Bar Associations raise concern over new COVID-19 bill
Concerns about the criteria for appointment and power of an “authorised officer” under the Omnibus Bill have been raised by the Australian Bar Association and Victorian Bar.
The Victorian Bar, with support from the Australian Bar Association, has expressed its concerns to the Victorian Attorney-General Jill Hennessy about criteria of appointment and powers of “authorised officers” as part of proposed amendments to Public Health and Wellbeing Act 2008 made by the COVID-19 Omnibus (Emergency Measures) Bill.
The concerns about provisions of the bill refer to the “broad and generic” criteria which authorised officer appointments may be made. The Victorian Bar has warned that the criteria could open the door to those who are not trained health professionals.

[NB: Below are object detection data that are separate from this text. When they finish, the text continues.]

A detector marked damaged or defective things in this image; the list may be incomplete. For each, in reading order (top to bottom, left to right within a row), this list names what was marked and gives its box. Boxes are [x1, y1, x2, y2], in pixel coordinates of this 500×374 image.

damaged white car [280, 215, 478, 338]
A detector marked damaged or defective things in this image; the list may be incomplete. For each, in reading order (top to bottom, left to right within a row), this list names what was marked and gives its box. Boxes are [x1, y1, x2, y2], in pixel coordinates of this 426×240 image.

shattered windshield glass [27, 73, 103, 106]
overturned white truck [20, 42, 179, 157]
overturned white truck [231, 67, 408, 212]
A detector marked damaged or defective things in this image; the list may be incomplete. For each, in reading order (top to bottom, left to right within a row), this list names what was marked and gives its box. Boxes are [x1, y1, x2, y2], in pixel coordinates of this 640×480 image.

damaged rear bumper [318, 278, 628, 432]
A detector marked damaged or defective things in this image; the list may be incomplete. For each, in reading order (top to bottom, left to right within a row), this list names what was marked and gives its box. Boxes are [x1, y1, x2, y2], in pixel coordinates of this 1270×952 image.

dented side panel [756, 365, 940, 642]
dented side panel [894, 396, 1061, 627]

President Wendy Harris QC said: “It is vital that, as government crafts powers to assist in enforcement of public health and safety regulations, individuals who are empowered to enforce the powers meet appropriate standards of the professional knowledge and training, and enforcement meets the common and well-tested standards of objectivity.”
The Victorian Bar has also expressed concern with the proposal that people may have to be detained by authorised officers for failure to abide by a public health direction on the basis of the authorised officer’s “reasonable belief”.

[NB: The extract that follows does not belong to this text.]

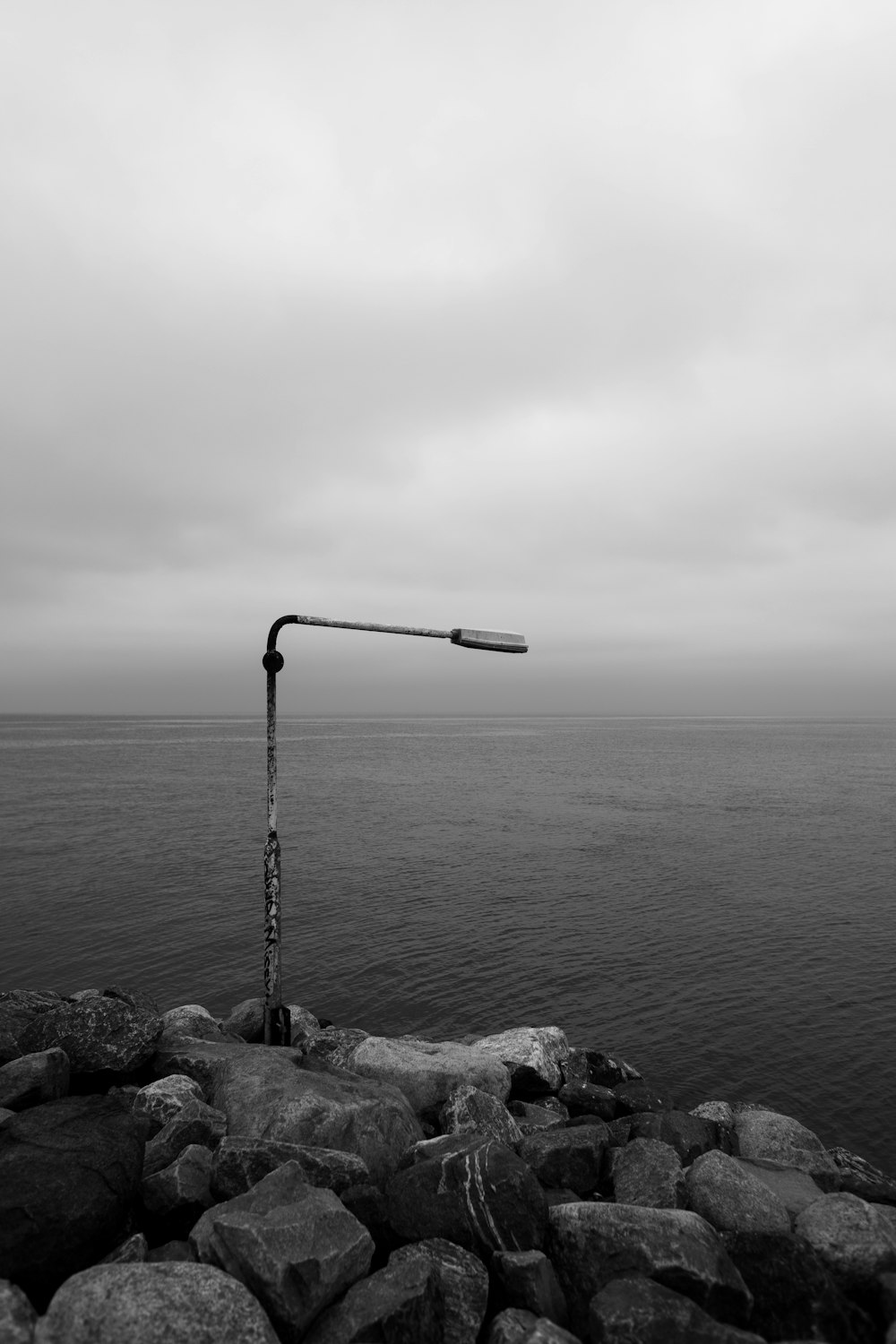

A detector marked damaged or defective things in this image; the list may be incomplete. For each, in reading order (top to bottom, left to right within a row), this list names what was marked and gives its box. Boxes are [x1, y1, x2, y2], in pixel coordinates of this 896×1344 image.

rusty street lamp [262, 616, 523, 1047]
corroded metal pole [262, 616, 523, 1047]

In a statement, the bar said the power to detain should be reviewed against objective standards. Public interest would also be best served if the decisions made by officers were reviewed by the state’s chief health officer within a short time frame.

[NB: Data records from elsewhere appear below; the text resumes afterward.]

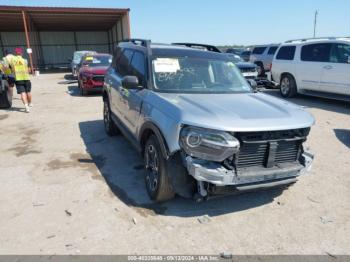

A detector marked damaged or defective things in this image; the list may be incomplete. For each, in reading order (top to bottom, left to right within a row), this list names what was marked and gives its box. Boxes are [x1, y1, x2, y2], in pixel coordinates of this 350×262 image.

damaged silver suv [102, 39, 314, 203]
crumpled hood [150, 93, 314, 132]
broken headlight [179, 126, 239, 162]
damaged front bumper [186, 150, 314, 191]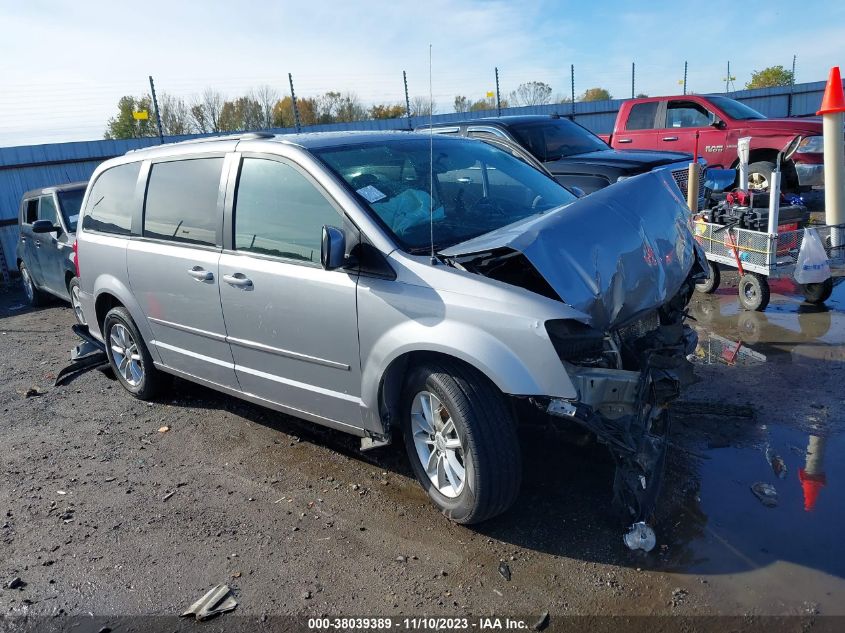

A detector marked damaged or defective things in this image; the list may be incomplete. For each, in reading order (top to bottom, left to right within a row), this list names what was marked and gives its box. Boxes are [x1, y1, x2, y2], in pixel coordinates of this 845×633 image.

crumpled hood [442, 170, 700, 334]
damaged front end of van [442, 172, 704, 548]
broken headlight [544, 318, 604, 362]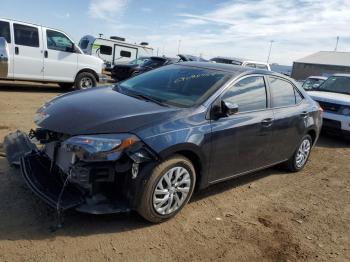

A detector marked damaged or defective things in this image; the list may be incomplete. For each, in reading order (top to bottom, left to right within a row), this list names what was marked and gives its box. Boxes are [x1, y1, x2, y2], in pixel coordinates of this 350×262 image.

front bumper damage [3, 130, 157, 215]
exposed headlight housing [63, 133, 139, 162]
damaged sedan [4, 62, 322, 223]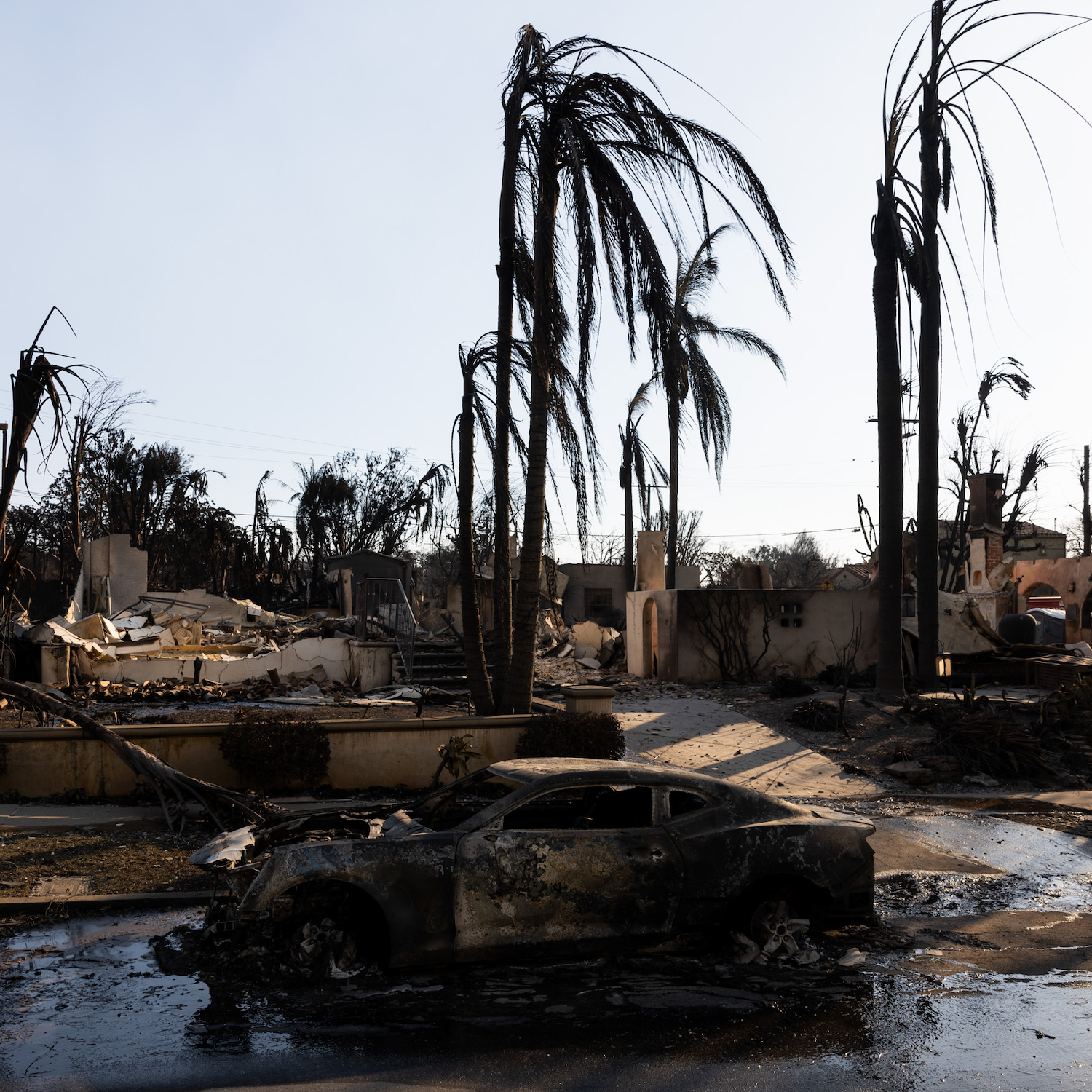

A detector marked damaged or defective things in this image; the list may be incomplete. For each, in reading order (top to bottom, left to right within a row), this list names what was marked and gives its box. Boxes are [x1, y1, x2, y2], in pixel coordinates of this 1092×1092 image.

burned car [186, 763, 874, 973]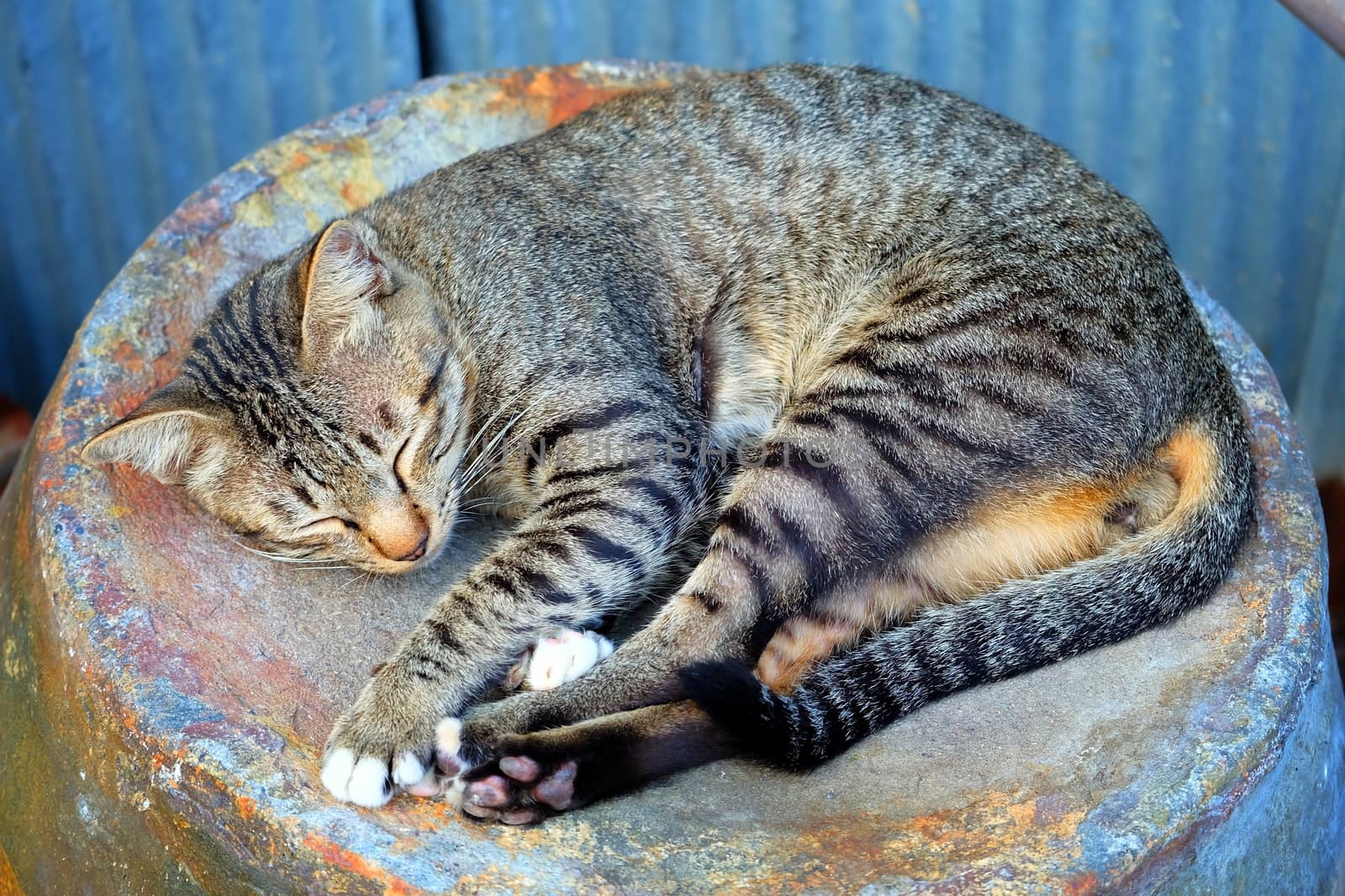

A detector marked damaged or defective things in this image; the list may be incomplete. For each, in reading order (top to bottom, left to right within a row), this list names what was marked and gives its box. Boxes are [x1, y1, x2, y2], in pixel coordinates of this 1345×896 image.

In the bar’s view, the power of detention would be expressly based on a test of a least restrictive means reasonably available in the circumstances to achieve public safety.
Australian Bar Association president Matthew Howard SC said that it fully supports the Victorian Bar’s position on this matter: “Whilst the Victorian government needs to take appropriate measures to manage this extraordinary health crisis, these should not be implemented without appropriate oversight and protections.”